Un danger pour l’humanité dénoncé par des Nobel
Ce n’est absolument pas banal. Voici des lauréats du prix Nobel qui dénoncent les dangers de leurs propres découvertes !
Je coirs même que c’est une première. Le 8 octobre le Nobel de physique 2024 a été décerné à l’Américain John Hopfield et au Britanno-Canadien Geoffrey Hinton pour leurs travaux sur « l’apprentissage automatique avec des réseaux de neurones artificiels ». Des travaux qui ont, notamment, mené au développement de l’intelligence artificielle (IA).
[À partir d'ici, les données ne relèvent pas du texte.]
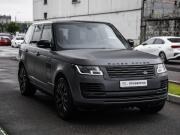 Land Rover Range Rover IV Рестайлинг Санкт-Петербург  - изображение 42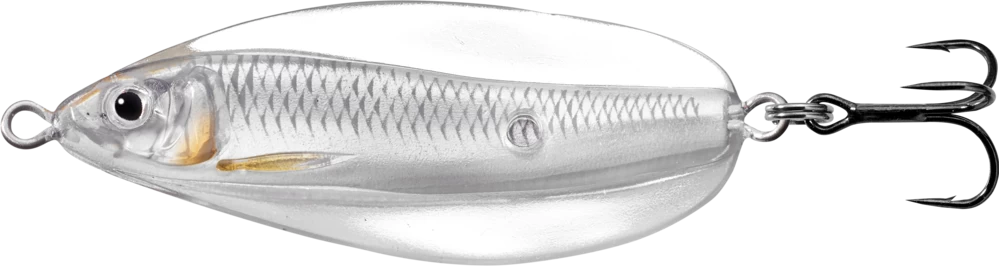 LIVETARGET Erratic Shiner Flutter Spoon 20 LIVETARGET Erratic Shiner Flutter Spoon - Image 18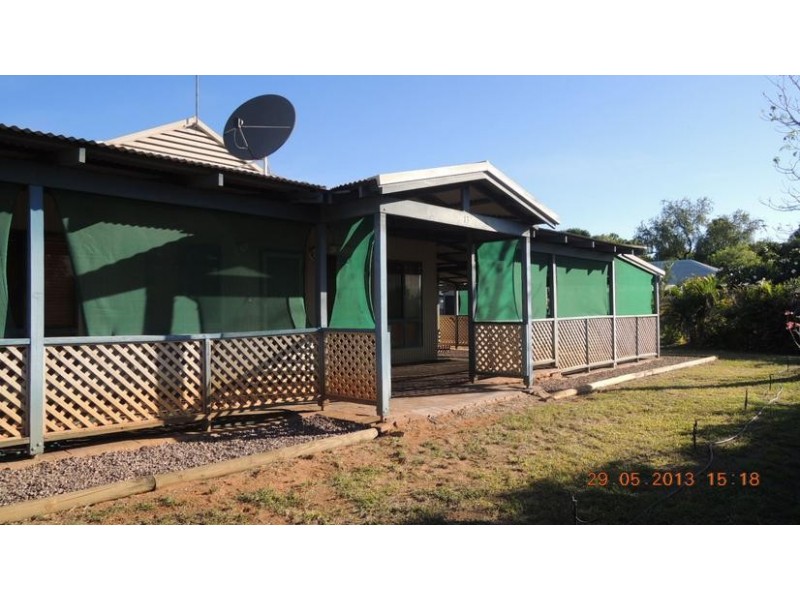 12 Rattlepod Close, Kununurra WA 6743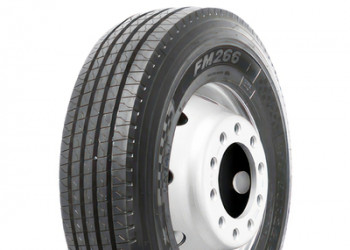 295/80R22.5 Firemax FM266 152/149L Рульова вантажна шина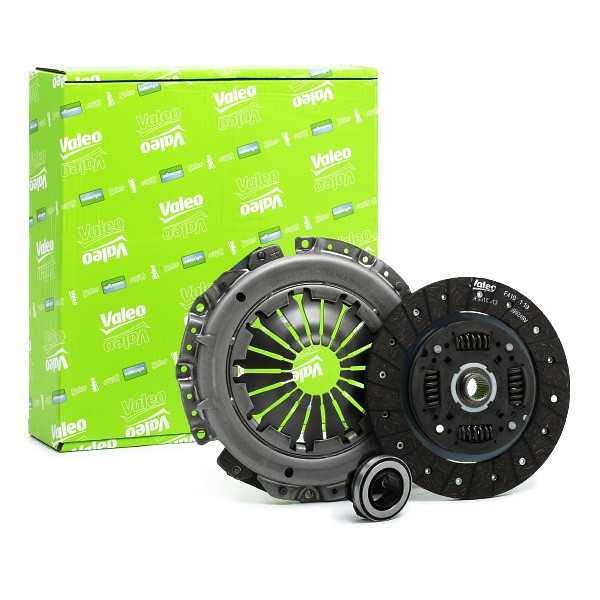 VALEO Clutch kit 826533 826533 VALEO clutch kit for SEAT ATECA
En général, les lauréats exultent, et on les comprend. Or, dès leur consécration, John Hopfield et Geoffrey Hinton donnent plutôt de cracher dans la soupe. Le premier a déclaré : « En tant que physicien, je suis très troublé par quelque chose qui n’est pas contrôlé, quelque chose que je ne comprends pas assez bien pour savoir quelles sont les limites que l’on peut imposer ». Et le second : « Je crains que la conséquence globale de tout cela ne soit des systèmes plus intelligents que nous, qui finissent par prendre le contrôle ». Geoffrey Hinton a tout de même bossé une dizaine d’années chez Google, mais il a démissionné en mai 2023 pour, dit-il, « pouvoir alerter sur les dangers de l’IA ». Ce qu’il a effectivement fait, notamment dans un article du New York Times, où il dénonçait les « profonds risques pour la société et l’humanité », dus à l’IA : suppressions d’emplois, robots meurtriers, utilisation par des acteurs malveillants, et même « générateurs de conneries », en rendant quasiment impossible « la capacité à discerner ce qui est vrai de ce qui ne l’est plus »…
Ce n’est pas la première fois que des scientifiques à la pointe de l’IA alertent sur ses dangers. Entre autres, il y a eu cette déclaration, le 30 mai 2023, signée par 350 personnalités du secteur, dont Sam Altman, créateur de ChatGPT, et Demis Hassabis, directeur de Google DeepMind : « Limiter les risques d’extinction [de l’humanité] posés par l’IA devrait être une priorité mondiale, aux côtés d’autres risques de grande ampleur comme les pandémies ou la guerre nucléaire ». On peut évidemment se demander quelle est la part d’hypocrisie dans ce genre de discours (surtout quand on sait qu’Elon Musk lui-même s’est fendu d’un couplet alarmiste sur l’IA, alors qu’il en est l’un des principaux propagateurs).
Quoiqu’il en soit, les craintes de John Hopfield et de Geoffrey Hinton ne sont pas des paroles en l’air. En théorie, le prix Nobel est décerné aux chercheurs « ayant apporté le plus grand bénéfice à l’humanité ». Quand des lauréats eux-mêmes s’inquiètent des dangers de leurs travaux, la moindre des choses serait de les écouter. Pendant la seconde moitié du XXè siècle, c’était la bombe atomique qui incarnait les dérives les plus meurtrières de la science. Le risque nucléaire n’a évidemment pas disparu, mais l’IA pourrait être tout aussi toxique, quoique de façon plus sournoise, puisque ses dangers sont masqués par les services qu’elle rend au quotidien. Les scientifiques s’en alarment, pendant que les politiques s’en foutent.